#### [Things to do]
a. Duplicate the stretch of the ILK kinase passage from "Therefore, we measured" through "efficient ILK activation.".
b. In the ILK kinase passage, by about what percentage was the MBP-directed kinase activity of anti-ILK immune complexes from SMOC-2–depleted cells reduced?

#### [Reading text]

▼

Therefore, we measured the kinase activity of ILK immunoprecipitated from control and SMOC-2–ablated cells. As shown in Figure 7A, the MBP-directed kinase activity of anti-ILK immune complexes from SMOC-2–depleted cells was reduced by ∼42% in both quiescent and PDGF-treated cultures (Figure 7A). In four separate experiments (shown in Figures 7, A and B, and 8A), ILK activity as determined by inositol phosphate kinase assays was inhibited by 50.2 ± 4.4% (n = 4, p < 0.0001). Levels of ILK protein were unaffected by SMOC-2 status or by PDGF (Figures 7A and 8A), demonstrating that the effects of SMOC-2 ablation reflected changes in the activation status of ILK, not ILK protein levels. Therefore, SMOC-2 is necessary for efficient ILK activation.

▲

#### [Supplied entries]
▼

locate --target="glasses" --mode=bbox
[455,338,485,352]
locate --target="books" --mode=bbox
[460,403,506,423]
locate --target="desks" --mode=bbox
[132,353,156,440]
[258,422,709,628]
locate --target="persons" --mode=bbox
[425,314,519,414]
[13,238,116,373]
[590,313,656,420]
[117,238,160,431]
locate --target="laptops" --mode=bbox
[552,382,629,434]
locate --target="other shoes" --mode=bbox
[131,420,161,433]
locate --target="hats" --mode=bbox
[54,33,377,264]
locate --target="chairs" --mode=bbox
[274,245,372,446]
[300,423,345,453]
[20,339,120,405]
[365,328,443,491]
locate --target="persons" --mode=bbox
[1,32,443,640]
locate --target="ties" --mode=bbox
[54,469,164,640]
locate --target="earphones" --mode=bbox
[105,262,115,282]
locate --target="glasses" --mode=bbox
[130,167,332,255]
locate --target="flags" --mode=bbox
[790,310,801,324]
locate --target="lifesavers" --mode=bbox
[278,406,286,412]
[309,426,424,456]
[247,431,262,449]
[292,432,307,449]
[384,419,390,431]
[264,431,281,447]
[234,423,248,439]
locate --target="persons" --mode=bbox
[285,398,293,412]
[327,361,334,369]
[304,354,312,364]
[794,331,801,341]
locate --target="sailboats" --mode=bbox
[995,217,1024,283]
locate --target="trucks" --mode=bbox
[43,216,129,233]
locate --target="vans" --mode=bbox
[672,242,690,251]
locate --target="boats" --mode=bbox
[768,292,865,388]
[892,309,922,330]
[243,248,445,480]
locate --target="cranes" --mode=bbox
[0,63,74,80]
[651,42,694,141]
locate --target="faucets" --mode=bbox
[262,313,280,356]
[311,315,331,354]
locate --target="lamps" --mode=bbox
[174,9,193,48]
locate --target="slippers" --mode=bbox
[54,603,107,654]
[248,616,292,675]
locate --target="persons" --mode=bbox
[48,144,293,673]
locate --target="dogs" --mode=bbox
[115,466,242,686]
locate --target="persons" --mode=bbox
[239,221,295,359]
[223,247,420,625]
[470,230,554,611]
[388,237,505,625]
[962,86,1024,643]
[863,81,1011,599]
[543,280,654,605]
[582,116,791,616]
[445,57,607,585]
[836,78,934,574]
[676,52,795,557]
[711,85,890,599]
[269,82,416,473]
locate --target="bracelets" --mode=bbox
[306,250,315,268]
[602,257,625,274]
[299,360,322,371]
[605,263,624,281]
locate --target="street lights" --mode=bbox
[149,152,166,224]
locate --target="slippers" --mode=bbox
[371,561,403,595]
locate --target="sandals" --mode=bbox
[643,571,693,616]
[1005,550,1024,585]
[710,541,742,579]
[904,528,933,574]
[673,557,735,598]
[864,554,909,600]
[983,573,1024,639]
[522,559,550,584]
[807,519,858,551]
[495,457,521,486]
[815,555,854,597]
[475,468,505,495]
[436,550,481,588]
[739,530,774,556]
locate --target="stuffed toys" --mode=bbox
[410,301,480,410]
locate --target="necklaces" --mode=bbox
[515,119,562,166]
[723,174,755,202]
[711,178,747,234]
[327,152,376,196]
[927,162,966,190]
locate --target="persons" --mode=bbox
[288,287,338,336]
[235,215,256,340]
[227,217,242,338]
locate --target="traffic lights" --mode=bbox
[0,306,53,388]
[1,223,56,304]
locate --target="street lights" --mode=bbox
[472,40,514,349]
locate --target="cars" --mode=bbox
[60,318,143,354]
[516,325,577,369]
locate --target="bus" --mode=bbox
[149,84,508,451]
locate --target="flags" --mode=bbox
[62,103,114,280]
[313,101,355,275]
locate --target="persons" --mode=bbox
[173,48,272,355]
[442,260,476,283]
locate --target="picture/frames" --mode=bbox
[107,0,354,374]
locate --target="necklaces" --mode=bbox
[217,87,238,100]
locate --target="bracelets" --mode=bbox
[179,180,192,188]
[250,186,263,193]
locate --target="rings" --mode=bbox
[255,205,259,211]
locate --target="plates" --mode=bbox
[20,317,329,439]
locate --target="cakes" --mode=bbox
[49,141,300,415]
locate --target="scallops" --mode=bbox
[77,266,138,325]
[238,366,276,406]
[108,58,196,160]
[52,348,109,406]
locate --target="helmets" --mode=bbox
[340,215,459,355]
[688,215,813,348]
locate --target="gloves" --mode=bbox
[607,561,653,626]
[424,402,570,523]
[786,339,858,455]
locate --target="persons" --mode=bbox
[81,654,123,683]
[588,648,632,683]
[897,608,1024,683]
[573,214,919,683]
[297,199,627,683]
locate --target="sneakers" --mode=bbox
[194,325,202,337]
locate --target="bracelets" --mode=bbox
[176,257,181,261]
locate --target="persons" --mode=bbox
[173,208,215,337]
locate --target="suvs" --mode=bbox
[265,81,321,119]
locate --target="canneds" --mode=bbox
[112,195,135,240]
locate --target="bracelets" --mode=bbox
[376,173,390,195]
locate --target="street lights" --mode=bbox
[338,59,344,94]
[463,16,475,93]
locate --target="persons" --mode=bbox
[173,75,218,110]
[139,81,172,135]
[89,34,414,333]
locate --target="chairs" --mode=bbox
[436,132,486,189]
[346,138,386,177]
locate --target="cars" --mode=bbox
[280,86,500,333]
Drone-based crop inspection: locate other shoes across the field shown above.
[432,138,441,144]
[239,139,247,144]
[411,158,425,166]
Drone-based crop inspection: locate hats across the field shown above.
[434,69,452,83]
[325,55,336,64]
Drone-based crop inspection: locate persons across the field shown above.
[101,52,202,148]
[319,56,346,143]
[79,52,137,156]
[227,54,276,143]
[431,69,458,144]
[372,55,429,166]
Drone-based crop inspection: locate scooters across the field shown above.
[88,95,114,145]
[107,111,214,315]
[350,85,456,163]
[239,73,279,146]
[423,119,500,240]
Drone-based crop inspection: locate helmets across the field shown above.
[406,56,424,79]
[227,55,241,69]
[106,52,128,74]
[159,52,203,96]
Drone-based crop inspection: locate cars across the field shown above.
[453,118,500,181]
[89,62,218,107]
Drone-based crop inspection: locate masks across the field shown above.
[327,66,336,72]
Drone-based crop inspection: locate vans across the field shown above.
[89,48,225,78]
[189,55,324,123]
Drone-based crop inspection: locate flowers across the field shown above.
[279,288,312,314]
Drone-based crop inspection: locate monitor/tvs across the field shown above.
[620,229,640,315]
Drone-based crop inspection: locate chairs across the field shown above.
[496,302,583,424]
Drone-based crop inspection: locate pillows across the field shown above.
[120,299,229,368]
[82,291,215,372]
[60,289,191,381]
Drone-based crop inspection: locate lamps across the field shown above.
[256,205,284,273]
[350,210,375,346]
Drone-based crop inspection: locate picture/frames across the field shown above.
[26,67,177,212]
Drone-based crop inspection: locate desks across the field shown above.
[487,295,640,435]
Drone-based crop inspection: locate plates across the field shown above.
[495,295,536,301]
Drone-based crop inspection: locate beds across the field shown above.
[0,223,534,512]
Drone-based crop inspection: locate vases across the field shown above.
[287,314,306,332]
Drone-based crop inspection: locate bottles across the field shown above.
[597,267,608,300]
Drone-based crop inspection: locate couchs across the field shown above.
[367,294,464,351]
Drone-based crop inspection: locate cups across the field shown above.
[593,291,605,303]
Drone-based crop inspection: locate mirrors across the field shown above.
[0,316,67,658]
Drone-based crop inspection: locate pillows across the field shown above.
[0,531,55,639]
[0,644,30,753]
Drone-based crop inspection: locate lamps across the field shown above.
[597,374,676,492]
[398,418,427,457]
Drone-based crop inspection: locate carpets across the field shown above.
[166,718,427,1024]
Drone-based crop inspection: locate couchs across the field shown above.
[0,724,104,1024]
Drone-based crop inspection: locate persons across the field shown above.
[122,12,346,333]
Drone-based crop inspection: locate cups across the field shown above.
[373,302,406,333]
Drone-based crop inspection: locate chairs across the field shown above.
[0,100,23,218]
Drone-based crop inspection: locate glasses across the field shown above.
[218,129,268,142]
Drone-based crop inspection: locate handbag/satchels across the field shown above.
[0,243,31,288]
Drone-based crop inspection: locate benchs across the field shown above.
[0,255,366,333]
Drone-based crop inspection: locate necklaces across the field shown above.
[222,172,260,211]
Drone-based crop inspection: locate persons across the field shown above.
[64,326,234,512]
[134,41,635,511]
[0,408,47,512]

▲

#### [Outputs for the tasks]
a.
Therefore, we measured the kinase activity of ILK immunoprecipitated from control and SMOC-2–ablated cells. As shown in Figure 7A, the MBP-directed kinase activity of anti-ILK immune complexes from SMOC-2–depleted cells was reduced by ∼42% in both quiescent and PDGF-treated cultures (Figure 7A). In four separate experiments (shown in Figures 7, A and B, and 8A), ILK activity as determined by inositol phosphate kinase assays was inhibited by 50.2 ± 4.4% (n = 4, p < 0.0001). Levels of ILK protein were unaffected by SMOC-2 status or by PDGF (Figures 7A and 8A), demonstrating that the effects of SMOC-2 ablation reflected changes in the activation status of ILK, not ILK protein levels. Therefore, SMOC-2 is necessary for efficient ILK activation.

b. By about 42%, in both quiescent and PDGF-treated cultures.